Exciting vaccine trials underway
Gray and Bekker say that currently there are four particularly notable HIV vaccine trials underway.
The Imbokodo study, underway in South and Southern Africa, is a preventative vaccine that contains immunogens from around the world, in other words, it contains immunogens from different strains of HIV from around the world. This study, which started in November 2017, only includes women, and is in the follow-up phase. Imbokodo's cousin trial, MOSAICO, is an experimental vaccine regimen that will seek to prevent HIV infection in cisgender men and/or transgender persons. This study is underway in the Americas.
The third and fourth studies that Gray and Bekker highlight are both part of a larger study called AMP, or Antibody Mediated Prevention, or giving people antibodies to see if it confers protection. Bekker says that currently two AMP studies are complete, and hopefully results will be out before the end of the year.
"There is quite a rich pipeline of ideas for HIV vaccine trials in Phase 1 and early Phase 2. So, we still have hope," says Bekker.
As access to prevention therapies grows, like pre-exposure prophylaxis (PrEP), Bekker says designing vaccine trials becomes more complicated. "In other words, as populations have access to PrEP they may happily have lower HIV incidence, which makes the studies bigger and harder to conduct. This is a good problem to have, but it means we need to be creative in our designs so that the studies are not impossible to do and we can still move the scientific research and development forward. It's an exciting time for prevention," she emphasises.
HIV research has paved the way for other vaccines
While the search for Gray's "holy grail" is ongoing, research for an HIV vaccine has helped in the development of vaccines for other diseases, including COVID-19.
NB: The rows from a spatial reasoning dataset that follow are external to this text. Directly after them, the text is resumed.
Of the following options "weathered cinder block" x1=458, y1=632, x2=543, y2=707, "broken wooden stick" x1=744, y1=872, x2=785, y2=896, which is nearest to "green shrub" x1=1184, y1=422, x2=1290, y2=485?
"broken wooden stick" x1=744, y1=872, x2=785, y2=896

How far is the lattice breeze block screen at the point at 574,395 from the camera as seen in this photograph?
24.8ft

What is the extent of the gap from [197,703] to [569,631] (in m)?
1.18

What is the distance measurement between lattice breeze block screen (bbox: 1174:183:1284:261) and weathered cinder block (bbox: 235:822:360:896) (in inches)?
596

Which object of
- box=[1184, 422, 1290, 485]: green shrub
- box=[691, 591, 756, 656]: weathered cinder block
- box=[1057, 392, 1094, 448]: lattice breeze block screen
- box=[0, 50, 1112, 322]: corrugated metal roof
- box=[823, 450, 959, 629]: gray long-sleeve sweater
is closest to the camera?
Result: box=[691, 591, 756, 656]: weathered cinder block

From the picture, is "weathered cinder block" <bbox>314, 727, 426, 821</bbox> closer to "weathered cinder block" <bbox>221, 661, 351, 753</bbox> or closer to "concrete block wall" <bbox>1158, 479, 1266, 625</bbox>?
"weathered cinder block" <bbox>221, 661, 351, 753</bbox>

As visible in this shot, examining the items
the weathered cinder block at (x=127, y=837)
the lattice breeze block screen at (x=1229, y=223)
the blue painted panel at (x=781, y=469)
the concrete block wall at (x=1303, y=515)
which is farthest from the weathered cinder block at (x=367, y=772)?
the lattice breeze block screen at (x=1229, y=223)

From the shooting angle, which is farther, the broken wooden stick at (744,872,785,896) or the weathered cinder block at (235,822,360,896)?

"COVID-19, Ebola and Zika [virus] have benefited enormously from all the work that has gone into developing platforms for HIV vaccines, so if we had not invested all this money into HIV, we would not have solutions for Ebola, Zika and SARS-CoV-2. It's because of those platforms, we've been able to quickly, nimbly, move to the next pathogen," says Gray.
With COVID-19 taking centre stage for the last year, global resources from both the public and private sectors have been pulled towards creating a vaccine.
Bekker says we could see significant progress should this same amount of energy and resources be redirected towards HIV.
"We haven't seen the private industry engagement in HIV and TB (tuberculosis) that we have seen with COVID-19. Presumably based on investment and return considerations. If we did I think the speed and the progress would be logarithmically increased," she says.
"[For the] first time now, the HIV field is finding new targets - neutralising antibody targets - which have opened up new possibilities for HIV vaccine development or even passive transfer of broadly neutralising antibodies (as was done for COVID-19, and in the AMP studies) which also offers new opportunities. The question remains whether we will be able to attract the scientific and financial resources to carry this through."